On Feb 10, 2012, at 5:09 PM, Jed Brown wrote:

> On Fri, Feb 10, 2012 at 17:01, Barry Smith <bsmith at mcs.anl.gov> wrote:
> > What if I don't have an openid?
> >
> > Everything uses OpenID now and bitbucket uses it too. I went over this with 
> > you last time. Your gmail, facebook, yahoo, etc. are all automatically 
> > OpenIDs.
> 
>  I sure don't want to use my facebook account
> 
> Ssshhh, don't let the whole world know you have a facebook account. Then you 
> can't play the curmudgeon at the lunch table.
>  
> to access work related stuff, that is absurd.
> 
> I have a username and password on bitbucket. It's not linked to gmail or 
> facebook.
>  
> 
> >
> > petsc is another account like barryfsmith is an account? Who designed this 
> > monstrosity?
> >
> > Of course 'petsc' is another account.
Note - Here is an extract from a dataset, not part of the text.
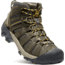 KEEN Voyageur Mid Hiking Boots - Men's, Raven/Tawny Olive, 8 US, 1008904-5-8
How else would it work?
> 
>   Bitbucket should have a concept of "accounts" (each of us has one of these) 
> and "repository trees" (which can be equally shared by one or more accounts). 
>  To use accounts to hold a repository tree is moronic because it makes 
> unsymmetric the relationship between the owner of the account that owns the 
> repository tree and the other accounts that can do stuff with that repository 
> tree.  So what other idiotic decisions did these morons make?
> 
> Github has a special kind of account for "organizations". It just makes 
> repository/access management simpler and the front pages more intuitive.

  What, something BitBucket didn't steal?   Git here I come.


> 
> https://github.com/blog/674-introducing-organizations (blog)
> 
> https://github.com/enthought (example)
> 
> 
> Bitbucket has a thing called "groups", but it's not really the same.